In yet another aspect, the use of the co-crystal of Apalutamide with 4-acetamidophenol to prepare a medicament for the treatment of prostate cancer is provided.

As used herein, the term “about” means an acceptable error for a particular value as determined by one of ordinary skill in the art, which depends in part on how the value is measured or determined. In certain embodiments, the term “about” means within 1, 2, 3, or 4 standard deviations. In certain embodiments, the term “about” means within 25%,20%,15%,10%, 9%, 8%, 7%, 6%, 5%,4%, 3%, 2%, 1%, 0.5%, or 0.05% of a given value or range.

EXAMPLES
Following examples are set forth to aid in the understanding of the invention, and are not intended and should not be interpreted as a limitation thereon.

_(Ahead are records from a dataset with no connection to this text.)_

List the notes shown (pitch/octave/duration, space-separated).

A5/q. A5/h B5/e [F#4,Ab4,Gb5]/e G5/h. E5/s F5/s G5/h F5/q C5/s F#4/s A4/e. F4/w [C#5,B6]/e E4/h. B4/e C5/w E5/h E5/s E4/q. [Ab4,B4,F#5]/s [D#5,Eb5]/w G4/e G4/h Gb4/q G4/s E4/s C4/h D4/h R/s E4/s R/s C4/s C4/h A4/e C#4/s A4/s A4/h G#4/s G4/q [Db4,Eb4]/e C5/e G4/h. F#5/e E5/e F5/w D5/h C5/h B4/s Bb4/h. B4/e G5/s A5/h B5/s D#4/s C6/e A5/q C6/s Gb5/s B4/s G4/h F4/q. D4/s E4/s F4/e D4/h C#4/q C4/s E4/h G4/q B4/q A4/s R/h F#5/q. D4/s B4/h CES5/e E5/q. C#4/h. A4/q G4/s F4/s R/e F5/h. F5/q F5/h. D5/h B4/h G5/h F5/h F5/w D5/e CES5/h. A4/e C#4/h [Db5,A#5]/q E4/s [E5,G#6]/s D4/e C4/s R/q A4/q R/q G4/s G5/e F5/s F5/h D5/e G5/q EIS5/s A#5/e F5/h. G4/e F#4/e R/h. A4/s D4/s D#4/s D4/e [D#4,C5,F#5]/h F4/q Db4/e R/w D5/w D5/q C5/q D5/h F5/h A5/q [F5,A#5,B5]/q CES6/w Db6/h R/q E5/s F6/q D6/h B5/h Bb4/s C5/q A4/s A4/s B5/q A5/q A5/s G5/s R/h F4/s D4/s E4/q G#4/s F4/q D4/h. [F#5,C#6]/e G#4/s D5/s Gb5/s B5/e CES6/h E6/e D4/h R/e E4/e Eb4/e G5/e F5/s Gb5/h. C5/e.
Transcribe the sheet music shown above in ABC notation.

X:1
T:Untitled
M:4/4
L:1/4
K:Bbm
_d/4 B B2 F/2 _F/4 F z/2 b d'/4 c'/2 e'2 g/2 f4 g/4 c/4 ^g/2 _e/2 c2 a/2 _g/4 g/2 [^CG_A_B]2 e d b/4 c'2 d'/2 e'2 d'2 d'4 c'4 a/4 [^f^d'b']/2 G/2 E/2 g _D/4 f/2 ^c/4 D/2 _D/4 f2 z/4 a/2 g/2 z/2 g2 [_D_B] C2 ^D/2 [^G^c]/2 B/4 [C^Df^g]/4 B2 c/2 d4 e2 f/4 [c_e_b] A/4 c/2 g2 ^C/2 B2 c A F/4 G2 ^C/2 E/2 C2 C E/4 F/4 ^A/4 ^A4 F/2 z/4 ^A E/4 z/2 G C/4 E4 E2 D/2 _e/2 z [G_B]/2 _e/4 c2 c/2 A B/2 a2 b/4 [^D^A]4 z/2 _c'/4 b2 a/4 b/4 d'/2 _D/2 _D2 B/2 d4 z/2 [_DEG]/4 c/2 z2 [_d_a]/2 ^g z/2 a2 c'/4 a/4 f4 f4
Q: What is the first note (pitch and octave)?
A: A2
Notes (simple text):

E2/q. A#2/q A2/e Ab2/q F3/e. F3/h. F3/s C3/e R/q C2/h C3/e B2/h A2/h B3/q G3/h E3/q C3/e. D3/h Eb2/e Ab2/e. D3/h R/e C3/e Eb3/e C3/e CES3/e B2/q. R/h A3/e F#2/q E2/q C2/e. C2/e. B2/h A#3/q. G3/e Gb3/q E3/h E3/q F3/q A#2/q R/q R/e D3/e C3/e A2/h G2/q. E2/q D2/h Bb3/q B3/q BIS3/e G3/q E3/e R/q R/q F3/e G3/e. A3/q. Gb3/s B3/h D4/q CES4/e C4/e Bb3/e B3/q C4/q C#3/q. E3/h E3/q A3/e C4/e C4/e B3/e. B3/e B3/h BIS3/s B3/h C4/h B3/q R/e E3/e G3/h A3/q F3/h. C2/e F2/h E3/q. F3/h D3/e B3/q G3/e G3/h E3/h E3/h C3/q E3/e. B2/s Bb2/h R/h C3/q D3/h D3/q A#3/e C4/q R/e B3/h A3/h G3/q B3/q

Modifications to reaction conditions, for example, temperature, duration of the reaction or combination thereof, are envisioned as part of the invention.

Example 1 - Preparation of co-crystal of Apalutamide with 4-acetamidophenol
Apalutamide (2.0 g) was taken in a mortar and 4-acetamidophenol (0.6333 g) was added to it. Ethyl acetate (2.0 mL) was added to it dropwise. The material was ground well at room temperature and then transferred to a conical flask. Ethyl acetate (16.0 mL) was added again. The solution was warmed to 70?C in a water bath, until the solid dissolved. The clear solution was set aside and allowed to cool naturally to room temperature. After cooling overnight, solid crystals were isolated and dried to obtain the title compound (yield: 2.27g) and further characterized by pXRD (Fig. 1), DSC (Fig. 2), TGA (Fig. 3), IR (Fig. 4).
,CLAIMS:
1. Apalutamide 4-acetamidophenol co-crystal.

2. The Apalutamide 4-acetamidophenol co-crystal according to claim 1, characterized by pXRD pattern substantially as shown in Fig. 1.

3. The Apalutamide 4-acetamidophenol co-crystal according to claim 1, further characterized by pXRD peaks at 7.53, 12.25, 14.50 and 22.70 ±0.2 degrees 2 theta.

4. The Apalutamide 4-acetamidophenol co-crystal according to claim 1 characterized by pXRD peaks at 7.53, 10.53, 10.77, 11.08, 12.25, 14.50, 15.08, 15.40, 16.73, 17.03, 20.78, 21.64, 22.26, 22.70, 23.73, 24.31, 27.68, 36.84, 38.31 ±0.2 degrees 2 theta.

5. The Apalutamide 4-acetamidophenol co-crystal according to claim 1, further characterized by DSC substantially as shown in Fig. 2.

6. The Apalutamide 4-acetamidophenol co-crystal according to claim 1, further characterized by DSC endothermic peak at about 159?C.

7. The Apalutamide 4-acetamidophenol co-crystal according to claim 1, further characterized by TGA substantially as shown in Fig. 3.

8. The Apalutamide 4-acetamidophenol co-crystal according to claim 1, further characterized by IR spectrum substantially as shown in Fig. 4.

9. A process for preparing the Apalutamide 4-acetamidophenol co-crystal according to claim 1, the process comprising the steps of
a. grinding Apalutamide and 4-acetamidophenol,
b. dissolving the ground substance comprising Apalutamide and 4-acetamidophenol in ethyl acetate,
c. cooling the solution,
d. isolating the crystals.

10. Use of an Apalutamide 4-acetamidophenol co-crystal according to claim 1 for the preparation of a medicament to treat prostate cancer.